[Work required]: What you should give back is a precise copy of the lines below from the one containing "tavoli allungabili di" through the one containing "Musician Jason Aldean", with no pictures.

::: Data shown :::

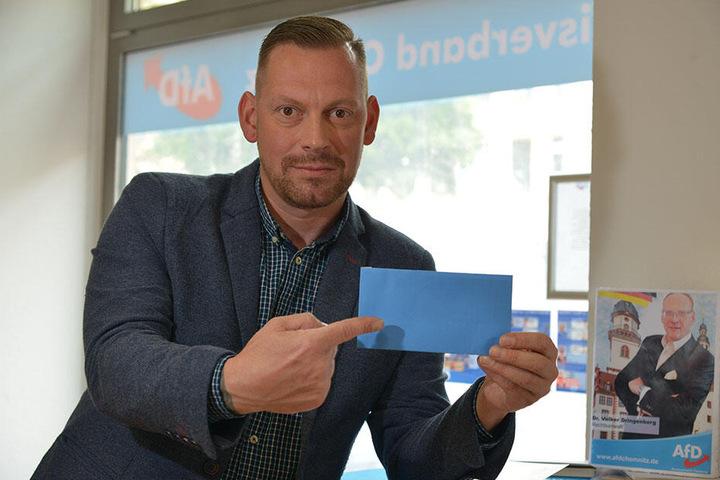 Lars Franke (43, AfD) steht für Fragen im Chemnitzer Wahlbüro zur Verfügung.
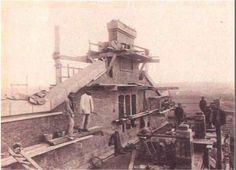 Foto antigua de la construcción de la nave de motores del metro  (1923)  de artemadrid MADRID
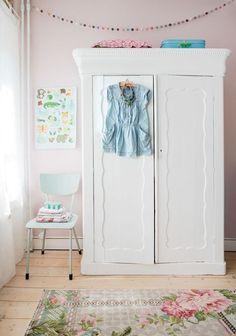 Vandaag zetten we de vintage (kleding)kast in het zonnetje. Want oh, wat zijn ze leuk! Vooral in ...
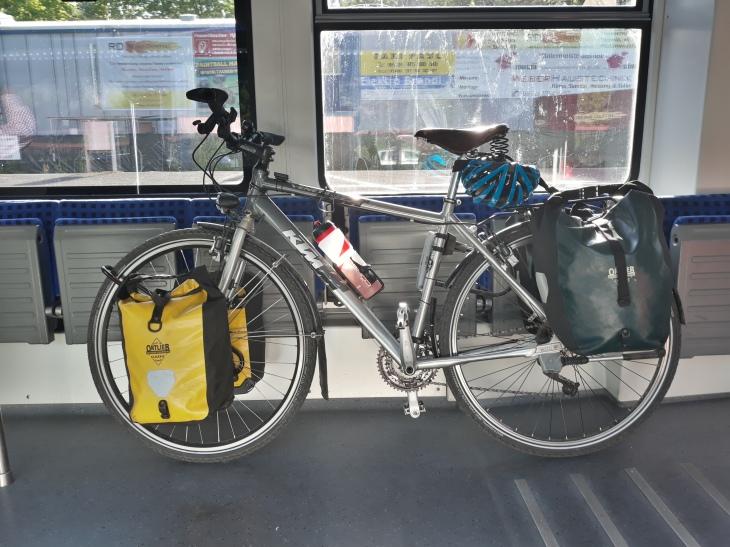 In der Bahn nach Limburg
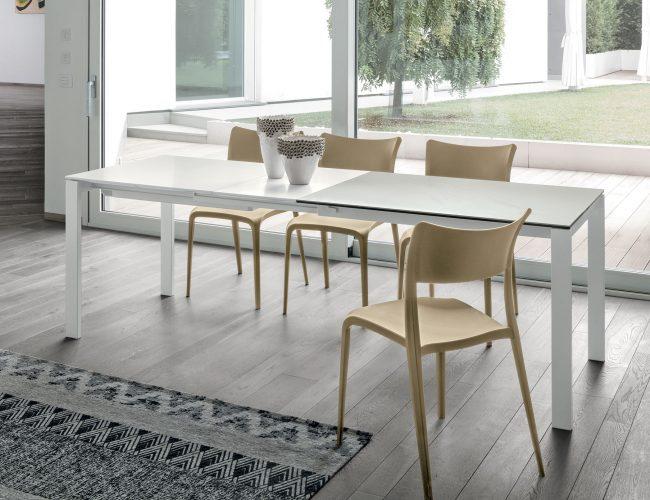 tavoli allungabili di piccole dimensioni adatti ad ambienti ristretti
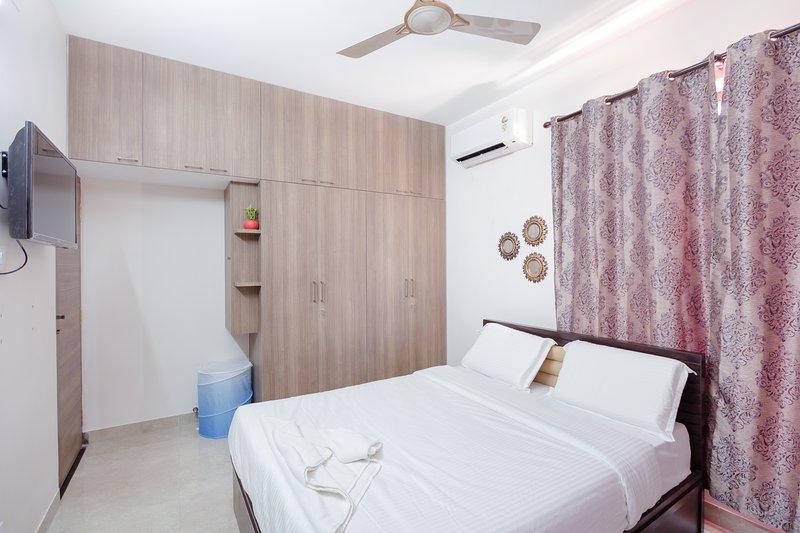 Queen Room, vacation rental in Muttukadu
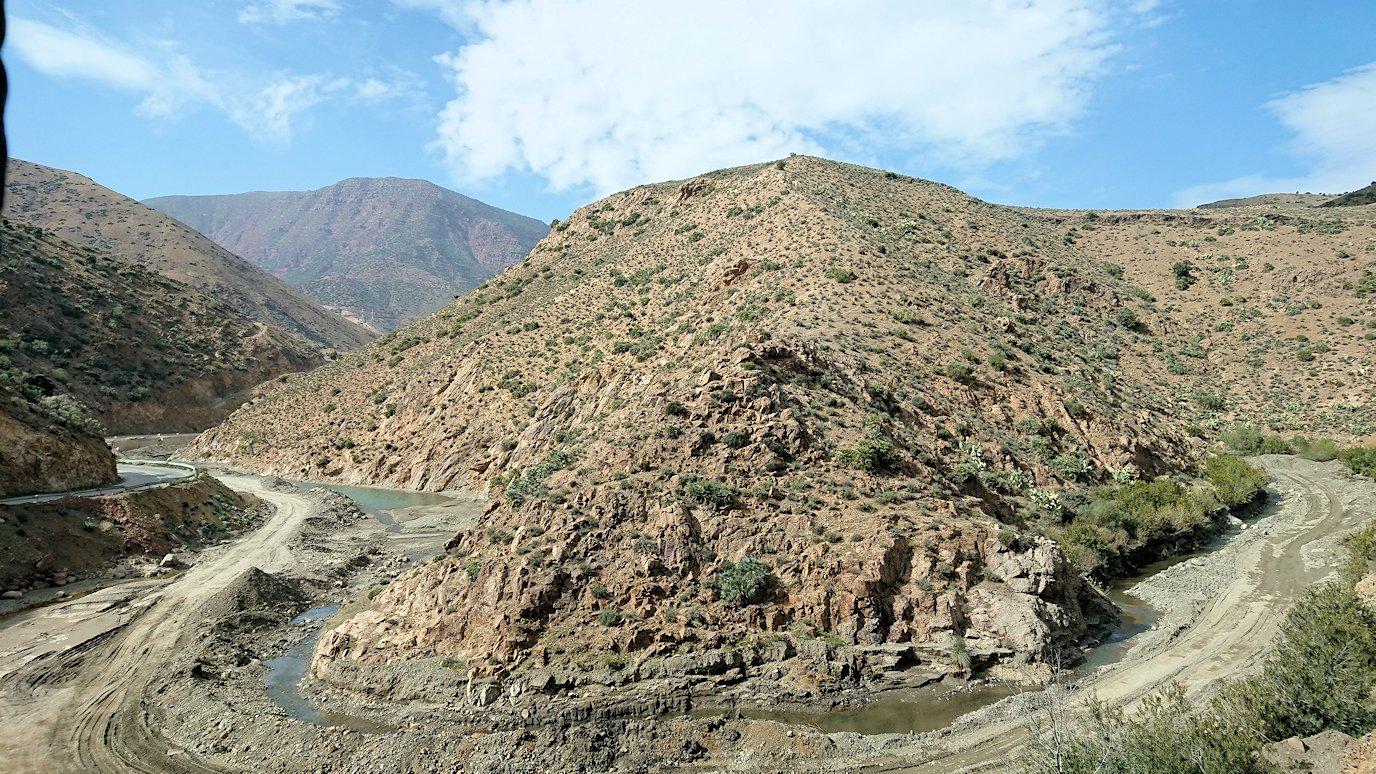 モロッコのティシュカ峠からマラケシュヘ移動途中の景色6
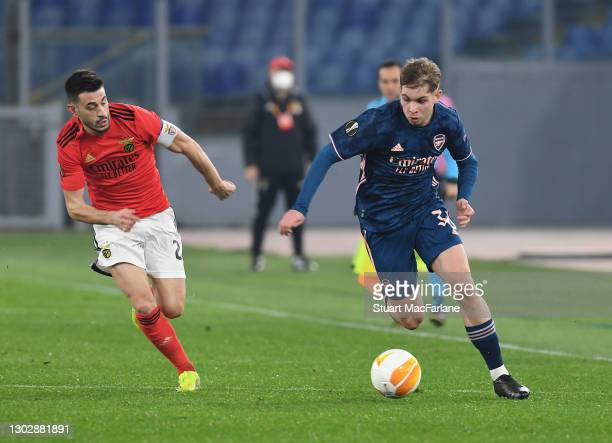 Emile Smith Rowe of Arsenal takes on Pizzi of Benfica during the UEFA Europa League Round of 32 match between SL Benfica and Arsenal FC at Stadio...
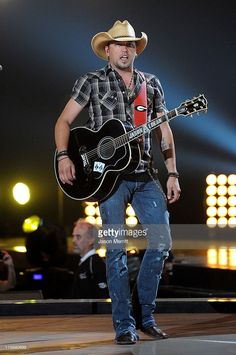 Musician Jason Aldean performs on stage at the 2011 CMT Music Awards at the Bridgestone Arena on June 8, 2011 in Nashville, Tennessee.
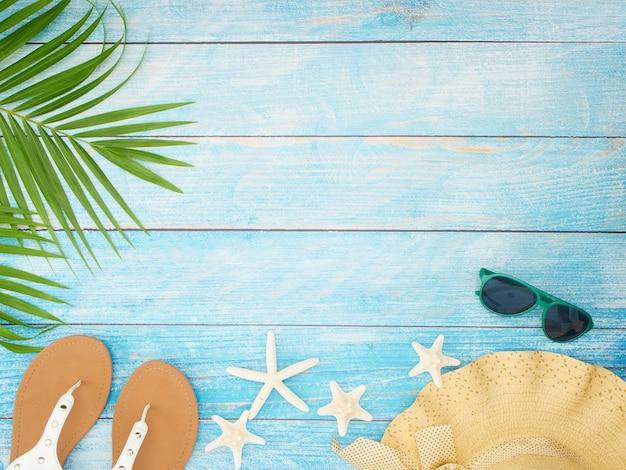 Пляжные аксессуары с пальмовыми листьями.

:::

[Task output]:
 tavoli allungabili di piccole dimensioni adatti ad ambienti ristretti
 Queen Room, vacation rental in Muttukadu
 モロッコのティシュカ峠からマラケシュヘ移動途中の景色6
 Emile Smith Rowe of Arsenal takes on Pizzi of Benfica during the UEFA Europa League Round of 32 match between SL Benfica and Arsenal FC at Stadio...
 Musician Jason Aldean performs on stage at the 2011 CMT Music Awards at the Bridgestone Arena on June 8, 2011 in Nashville, Tennessee.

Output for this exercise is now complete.